I’m slipping, don’t think I don’t know it. My prose has been shoddy, “The Human Comedy“ has languished, my posts are full of typos and misspells and sometimes entire misposts.
I forgot to put books on the tables this morning at library, hid out back before Holly or Jennifer could ask for the broom, got in a fight with Chiquita, and am now here alone with my words. Words, words, words and all of them bad. So many to choose from and yet I chose, just now, these:
“I slept well the night I gave June the key, as often happens with mistakes.”

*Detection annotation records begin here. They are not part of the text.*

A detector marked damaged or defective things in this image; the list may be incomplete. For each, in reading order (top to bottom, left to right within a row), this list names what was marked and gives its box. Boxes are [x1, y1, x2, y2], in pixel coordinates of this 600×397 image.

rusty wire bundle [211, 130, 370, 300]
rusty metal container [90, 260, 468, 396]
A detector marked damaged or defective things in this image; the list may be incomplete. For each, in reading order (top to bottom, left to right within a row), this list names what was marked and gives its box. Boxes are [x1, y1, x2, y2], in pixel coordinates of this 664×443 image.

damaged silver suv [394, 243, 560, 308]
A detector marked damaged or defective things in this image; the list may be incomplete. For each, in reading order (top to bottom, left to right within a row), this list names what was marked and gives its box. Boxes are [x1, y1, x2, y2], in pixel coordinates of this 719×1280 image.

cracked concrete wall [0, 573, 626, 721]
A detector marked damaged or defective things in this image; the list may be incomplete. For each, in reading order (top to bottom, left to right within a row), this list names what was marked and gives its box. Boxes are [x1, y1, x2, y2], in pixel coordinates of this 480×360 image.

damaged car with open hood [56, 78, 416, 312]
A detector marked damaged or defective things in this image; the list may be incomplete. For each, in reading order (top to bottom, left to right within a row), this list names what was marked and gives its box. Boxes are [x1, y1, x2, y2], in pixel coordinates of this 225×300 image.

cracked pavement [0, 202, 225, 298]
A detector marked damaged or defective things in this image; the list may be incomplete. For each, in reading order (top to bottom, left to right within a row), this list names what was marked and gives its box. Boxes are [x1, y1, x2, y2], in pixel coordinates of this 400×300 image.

Hmm. Well, technically, I didn’t choose those, Nell Freudenberger did and she put them in The Dissident. It kind of makes me mad, though, because I had been just about to choose them, I swear, right before she did and now I’m left to choose others. Such as these:
“Elizabeth David Night fell flat and Ellen tottered eerily before the unopened door resembling Carrie at the prom just after they’d doused her in blood.”
Menza menz. Also these:
“Howard found her swaying like this, bent toward the scattering leaves, and plucked her at the stem like a poppy.”
What do they mean? I don’t know, they’re just words. Here’s more:
“Ellen eventually discovered, not to her liking, that Howard looked at everyone in that same gauzy way, in the same way he looked at her. Bankers, babies, the girl at the information desk at Barnes and Noble; even the guys at the Jiffy Lube. where he dropped his car every 3,000 miles.”
I’m not crazy about that passage. I don’t think “gauzy” conveys what I want, nor does it mesh well with the miles – there’s a certain charm about Howard that your “3,000 miles” Joe lacks, but I needed a detail. The detail I actually need is his car, the kind of car Howard drives, but I don’t know it. I should know what he drives, but I don’t. Let’s move on:
“It’s not us, Ellen said out loud one day, three months into their seventh year. It’s the great room that got small.”
Oh, dear, I’m afraid I have to go. I just had an episode with the broom that’s left me rattled. Holly hunted me down and demanded to know where it was. I stalled, I stymied hemmed and hawed, and eventually I led her to the exact spot of the broom. (Brilliant luck!) And with a slight degree of authority, I might add. I think she thought it was there because it’s where I’d last used it. That’s the attitude I took, anyway.
Still, I wasn’t prepared for all of that so I have to lie down now and rest.
If you’ve got words of your own to send me, please do.
[Anne Snow turned 40 two days ago. E. will, very shortly, write a poem.]